Like many of his works, The Crazy Locomotive is an ironic meditation on the forces of modernity running out of control.  The engineer and fireman of his eponymous train (which is really the play's central character) turn out to be two madmen, Travaillac (Mac Young) and Prince Karl Trefaldi (Joey Pelletier), who become bent on simply racing its engine faster and faster; they all but scream in sexual ecstasy as it barrels down the tracks toward its own destruction.  The train's passengers, of course, are screaming for a different reason, but there's no stopping the crazy locomotive, which eventually crashes in a singularly spectacular fashion, even as the play crashes through all semblance of conventional drama into a free-fall of dream-imagery and narrative shards.

That's the whole plot, such as it is - yet it's quite pregnant with symbolic and analytic meaning.  The locomotive itself is clearly a frightening metaphor for the mind-set of the earlier twentieth century - in which revolutionary technology seemed to be offering mankind thrilling new horizons of accomplishment, but was instead ushering in an era of horrific destruction.   Tellingly, Witkacy's engineers don't reach higher and higher levels of awareness as their locomotive goes faster - instead, they regress into deeper and deeper fantasies of power and isolation (eventually they're playing at Robinson Crusoe).  Compare and contrast with today's relentless promotion of digital technology and the Web!

Or don't, but simply enjoy the wild-eyed irony of The Crazy Locomotive; after all, we're all stuck on this technological train, we may as well enjoy the ride until the crack-up.
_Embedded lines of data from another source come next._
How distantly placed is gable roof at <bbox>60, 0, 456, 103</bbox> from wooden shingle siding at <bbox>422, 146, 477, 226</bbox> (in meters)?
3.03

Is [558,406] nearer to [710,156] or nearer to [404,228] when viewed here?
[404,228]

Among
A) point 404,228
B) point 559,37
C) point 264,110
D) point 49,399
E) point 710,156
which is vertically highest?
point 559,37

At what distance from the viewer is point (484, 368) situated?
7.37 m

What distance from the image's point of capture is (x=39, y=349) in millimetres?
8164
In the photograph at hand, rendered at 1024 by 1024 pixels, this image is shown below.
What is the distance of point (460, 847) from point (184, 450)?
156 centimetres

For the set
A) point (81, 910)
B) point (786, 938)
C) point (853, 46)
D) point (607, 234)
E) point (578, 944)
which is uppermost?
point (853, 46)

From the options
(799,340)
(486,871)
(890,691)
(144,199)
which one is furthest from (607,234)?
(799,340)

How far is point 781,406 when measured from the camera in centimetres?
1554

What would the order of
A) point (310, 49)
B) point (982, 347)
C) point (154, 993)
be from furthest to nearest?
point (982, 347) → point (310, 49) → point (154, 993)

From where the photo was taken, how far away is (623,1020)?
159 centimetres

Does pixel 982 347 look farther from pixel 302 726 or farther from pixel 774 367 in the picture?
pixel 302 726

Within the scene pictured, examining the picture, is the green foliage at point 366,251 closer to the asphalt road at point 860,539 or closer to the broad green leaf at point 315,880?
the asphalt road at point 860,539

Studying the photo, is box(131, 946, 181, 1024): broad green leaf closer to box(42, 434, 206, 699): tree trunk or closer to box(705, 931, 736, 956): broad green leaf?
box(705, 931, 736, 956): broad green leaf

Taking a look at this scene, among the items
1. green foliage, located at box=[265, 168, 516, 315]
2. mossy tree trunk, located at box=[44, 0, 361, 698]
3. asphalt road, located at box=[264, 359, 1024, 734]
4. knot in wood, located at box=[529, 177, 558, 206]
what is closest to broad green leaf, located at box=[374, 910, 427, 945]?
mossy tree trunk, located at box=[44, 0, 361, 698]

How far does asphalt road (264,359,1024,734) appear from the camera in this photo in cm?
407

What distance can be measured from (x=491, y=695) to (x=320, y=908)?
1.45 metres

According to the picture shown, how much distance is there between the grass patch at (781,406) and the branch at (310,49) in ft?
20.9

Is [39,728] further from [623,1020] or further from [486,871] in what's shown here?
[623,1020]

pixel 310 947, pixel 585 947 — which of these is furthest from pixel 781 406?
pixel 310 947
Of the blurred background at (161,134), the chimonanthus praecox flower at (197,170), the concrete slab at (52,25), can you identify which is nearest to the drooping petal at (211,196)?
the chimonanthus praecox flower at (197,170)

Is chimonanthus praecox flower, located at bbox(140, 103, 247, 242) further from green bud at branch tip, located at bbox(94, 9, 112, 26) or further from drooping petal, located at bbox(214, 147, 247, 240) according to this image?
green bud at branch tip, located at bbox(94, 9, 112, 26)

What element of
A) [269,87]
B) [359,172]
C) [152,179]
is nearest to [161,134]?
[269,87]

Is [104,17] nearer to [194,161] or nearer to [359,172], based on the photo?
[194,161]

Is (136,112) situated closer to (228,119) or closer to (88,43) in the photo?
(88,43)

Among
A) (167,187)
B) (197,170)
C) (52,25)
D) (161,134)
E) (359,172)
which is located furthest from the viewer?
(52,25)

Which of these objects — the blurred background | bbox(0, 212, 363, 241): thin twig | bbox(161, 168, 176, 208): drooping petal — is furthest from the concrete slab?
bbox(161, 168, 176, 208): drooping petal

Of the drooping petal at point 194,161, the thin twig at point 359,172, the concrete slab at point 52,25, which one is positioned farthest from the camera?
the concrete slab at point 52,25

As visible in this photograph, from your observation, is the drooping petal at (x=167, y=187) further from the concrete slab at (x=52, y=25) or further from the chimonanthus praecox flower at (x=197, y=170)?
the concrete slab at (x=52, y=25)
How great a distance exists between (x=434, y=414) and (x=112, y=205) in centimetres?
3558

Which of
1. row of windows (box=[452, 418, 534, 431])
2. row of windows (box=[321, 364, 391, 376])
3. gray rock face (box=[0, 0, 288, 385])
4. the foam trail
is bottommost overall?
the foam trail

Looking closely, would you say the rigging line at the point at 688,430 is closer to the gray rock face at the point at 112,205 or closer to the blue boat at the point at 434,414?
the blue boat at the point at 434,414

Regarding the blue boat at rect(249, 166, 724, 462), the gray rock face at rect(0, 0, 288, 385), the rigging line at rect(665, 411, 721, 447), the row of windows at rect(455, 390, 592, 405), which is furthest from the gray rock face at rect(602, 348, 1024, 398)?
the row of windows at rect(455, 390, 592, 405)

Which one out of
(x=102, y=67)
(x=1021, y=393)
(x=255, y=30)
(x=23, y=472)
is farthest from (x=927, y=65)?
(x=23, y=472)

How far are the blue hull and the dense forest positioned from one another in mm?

That mood of ironic distance was re-inforced by the fact that Woods set the play in a kind of cinematic, rather than theatrical, space; Mac Young's scenic design recalled not a locomotive but a zoetrope, for instance, and it was operated by none other than Charlie Chaplin himself (Marlee Delia, in a surprisingly convincing disguise).  These whimsical ideas may have undercut the power of some of Witkacy's imagery (the locomotive is supposed to spew actual flame, for instance), but they wittily extended his metaphor.  Alas, there was a similar trade-off at work in the acting; Woods's brilliant costumer, Cotton Talbot-Minkin, clothed the play's victims (and made them up) in silent-movie conventions, and they performed in much the same manner.  This unified everything at the design level, but the sense of air-quotes around the performances kept a lid on the bubbling chaos Witkacy seemed to want to conjure.  And leads Mac Young and Joey Pelletier, two of the most accomplished actors on the fringe, brought plenty of gonzo energy to their performances, but never seemed to connect in that way that evil geniuses always do.

Nevertheless, Woods (and Young, and lighting designers Michael Underhill and Jenna Stelmok) scored a tremendous coup in their staging of Witkacy's bizarre finale, which takes place after the locomotive's apocalyptic crash.  Here a semi-transparent curtain descended over a single corpse (or perhaps merely unconscious body?), upon which fleeting, shadowy images played like memories, or echoes, or ghosts.  Where we in the subconscious - or the afterlife?  Or perhaps some sort of ontological limbo?  We were never sure, but the effect was grippingly poetic, and certainly one of the must-see theatrical moments of the season.